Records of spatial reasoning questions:
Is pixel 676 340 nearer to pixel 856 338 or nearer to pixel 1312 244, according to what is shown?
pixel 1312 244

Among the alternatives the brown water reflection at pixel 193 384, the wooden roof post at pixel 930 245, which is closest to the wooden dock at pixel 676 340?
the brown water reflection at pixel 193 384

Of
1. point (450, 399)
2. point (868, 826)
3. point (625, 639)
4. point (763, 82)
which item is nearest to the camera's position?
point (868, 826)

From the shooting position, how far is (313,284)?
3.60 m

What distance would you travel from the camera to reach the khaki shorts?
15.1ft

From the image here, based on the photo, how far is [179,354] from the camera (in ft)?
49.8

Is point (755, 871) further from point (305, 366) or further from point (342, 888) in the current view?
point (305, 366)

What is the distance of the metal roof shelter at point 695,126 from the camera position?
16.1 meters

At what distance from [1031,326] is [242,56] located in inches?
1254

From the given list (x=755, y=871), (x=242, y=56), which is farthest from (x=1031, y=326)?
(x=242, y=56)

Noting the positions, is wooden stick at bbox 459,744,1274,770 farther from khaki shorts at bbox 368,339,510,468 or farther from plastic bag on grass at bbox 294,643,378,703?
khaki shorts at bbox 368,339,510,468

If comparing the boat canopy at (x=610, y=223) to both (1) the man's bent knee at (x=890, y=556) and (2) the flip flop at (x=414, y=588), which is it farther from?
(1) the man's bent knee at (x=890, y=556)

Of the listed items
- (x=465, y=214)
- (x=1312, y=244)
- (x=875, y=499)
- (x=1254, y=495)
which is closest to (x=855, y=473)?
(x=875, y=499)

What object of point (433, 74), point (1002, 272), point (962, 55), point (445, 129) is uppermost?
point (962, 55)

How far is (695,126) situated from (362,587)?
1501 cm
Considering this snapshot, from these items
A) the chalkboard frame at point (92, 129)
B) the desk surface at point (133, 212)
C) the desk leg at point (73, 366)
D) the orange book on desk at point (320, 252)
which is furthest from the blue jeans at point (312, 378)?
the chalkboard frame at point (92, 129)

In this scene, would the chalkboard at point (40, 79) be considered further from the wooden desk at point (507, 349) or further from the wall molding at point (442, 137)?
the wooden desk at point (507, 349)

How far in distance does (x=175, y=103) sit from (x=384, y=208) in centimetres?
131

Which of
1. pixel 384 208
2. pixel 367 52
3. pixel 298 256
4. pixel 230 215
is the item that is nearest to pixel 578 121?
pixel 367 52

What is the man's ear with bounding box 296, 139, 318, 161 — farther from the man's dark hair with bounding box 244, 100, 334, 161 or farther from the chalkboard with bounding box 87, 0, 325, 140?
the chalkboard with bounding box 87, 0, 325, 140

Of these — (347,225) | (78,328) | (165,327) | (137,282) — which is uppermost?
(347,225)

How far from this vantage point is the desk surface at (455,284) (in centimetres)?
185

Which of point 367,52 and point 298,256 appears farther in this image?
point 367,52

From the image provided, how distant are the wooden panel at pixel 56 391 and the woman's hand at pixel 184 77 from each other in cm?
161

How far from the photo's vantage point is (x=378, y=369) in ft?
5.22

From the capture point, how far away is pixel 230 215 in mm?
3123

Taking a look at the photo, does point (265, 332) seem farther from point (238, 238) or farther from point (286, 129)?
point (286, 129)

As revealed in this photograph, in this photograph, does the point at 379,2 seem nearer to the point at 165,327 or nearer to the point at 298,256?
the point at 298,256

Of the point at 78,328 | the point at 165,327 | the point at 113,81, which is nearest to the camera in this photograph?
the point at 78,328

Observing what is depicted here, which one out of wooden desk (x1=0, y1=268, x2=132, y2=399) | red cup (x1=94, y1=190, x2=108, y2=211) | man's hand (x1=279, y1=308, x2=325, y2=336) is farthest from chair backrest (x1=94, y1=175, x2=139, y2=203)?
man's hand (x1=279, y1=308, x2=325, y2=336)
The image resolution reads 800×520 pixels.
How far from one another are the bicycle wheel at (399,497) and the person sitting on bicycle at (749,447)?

Given exercise -
Repeat the material above in full, quoting it exactly.

In response -
Is pixel 676 340 nearer to pixel 856 338 or nearer to pixel 1312 244, according to what is shown?
pixel 1312 244

Among the alternatives the brown water reflection at pixel 193 384, the wooden roof post at pixel 930 245, which is closest to the wooden dock at pixel 676 340?
the brown water reflection at pixel 193 384

Of
1. point (450, 399)
2. point (868, 826)
3. point (625, 639)
4. point (763, 82)
which item is nearest to the camera's position?
point (868, 826)

From the shooting position, how far is (313,284)?
3.60 m

What distance would you travel from the camera to reach the khaki shorts?
15.1ft

From the image here, based on the photo, how far is [179,354] from the camera (in ft)?
49.8

Is point (755, 871) further from point (305, 366) or further from point (342, 888) in the current view?
point (305, 366)

What is the distance of the metal roof shelter at point 695,126 from the camera position?
16.1 meters

At what distance from [1031,326] is [242,56] located in inches?
1254

From the given list (x=755, y=871), (x=242, y=56), which is farthest from (x=1031, y=326)?
(x=242, y=56)

Noting the positions, is wooden stick at bbox 459,744,1274,770 farther from khaki shorts at bbox 368,339,510,468 or farther from plastic bag on grass at bbox 294,643,378,703?
khaki shorts at bbox 368,339,510,468

If comparing the boat canopy at (x=610, y=223) to both (1) the man's bent knee at (x=890, y=556) and (2) the flip flop at (x=414, y=588), which is it farther from?
(1) the man's bent knee at (x=890, y=556)

Of the listed items
- (x=465, y=214)
- (x=1312, y=244)
- (x=875, y=499)
- (x=1254, y=495)
which is closest to (x=855, y=473)?
(x=875, y=499)

What object of point (433, 74), point (1002, 272), point (962, 55), point (445, 129) is uppermost?
point (962, 55)

How far is (695,126) situated from (362,587)?
1501 cm
Considering this snapshot, from these items
A) the chalkboard frame at point (92, 129)
B) the desk surface at point (133, 212)
C) the desk leg at point (73, 366)
D) the orange book on desk at point (320, 252)
which is furthest from the blue jeans at point (312, 378)?
the chalkboard frame at point (92, 129)

In this scene, would the chalkboard at point (40, 79) be considered further from the wooden desk at point (507, 349) or further from the wall molding at point (442, 137)?
the wooden desk at point (507, 349)

How far in distance does (x=175, y=103) sit from (x=384, y=208) in centimetres?
131

Which of
1. pixel 384 208
2. pixel 367 52
3. pixel 298 256
4. pixel 230 215
is the item that is nearest to pixel 578 121?
pixel 367 52

What is the man's ear with bounding box 296, 139, 318, 161 — farther from the man's dark hair with bounding box 244, 100, 334, 161 or farther from the chalkboard with bounding box 87, 0, 325, 140?
the chalkboard with bounding box 87, 0, 325, 140

Of these — (347,225) | (78,328) | (165,327) | (137,282) — which is uppermost?
(347,225)

How far from this vantage point is the desk surface at (455,284) (in centimetres)?
185

Which of point 367,52 and point 298,256 appears farther in this image?
point 367,52

From the image provided, how distant are the wooden panel at pixel 56 391 and the woman's hand at pixel 184 77 from each other in cm?
161

How far from the photo's vantage point is (x=378, y=369) in ft?
5.22

From the capture point, how far away is pixel 230 215 in mm?
3123

Taking a look at the photo, does point (265, 332) seem farther from point (238, 238) or farther from point (286, 129)?
point (286, 129)

As revealed in this photograph, in this photograph, does the point at 379,2 seem nearer to the point at 165,327 or nearer to the point at 298,256?
the point at 298,256

Of the point at 78,328 | the point at 165,327 | the point at 113,81, which is nearest to the camera in this photograph?
the point at 78,328

Observing what is depicted here, which one out of wooden desk (x1=0, y1=268, x2=132, y2=399) | red cup (x1=94, y1=190, x2=108, y2=211) | man's hand (x1=279, y1=308, x2=325, y2=336) is farthest from chair backrest (x1=94, y1=175, x2=139, y2=203)?
man's hand (x1=279, y1=308, x2=325, y2=336)
The image resolution reads 800×520 pixels.
How far from one another are the bicycle wheel at (399,497) and the person sitting on bicycle at (749,447)?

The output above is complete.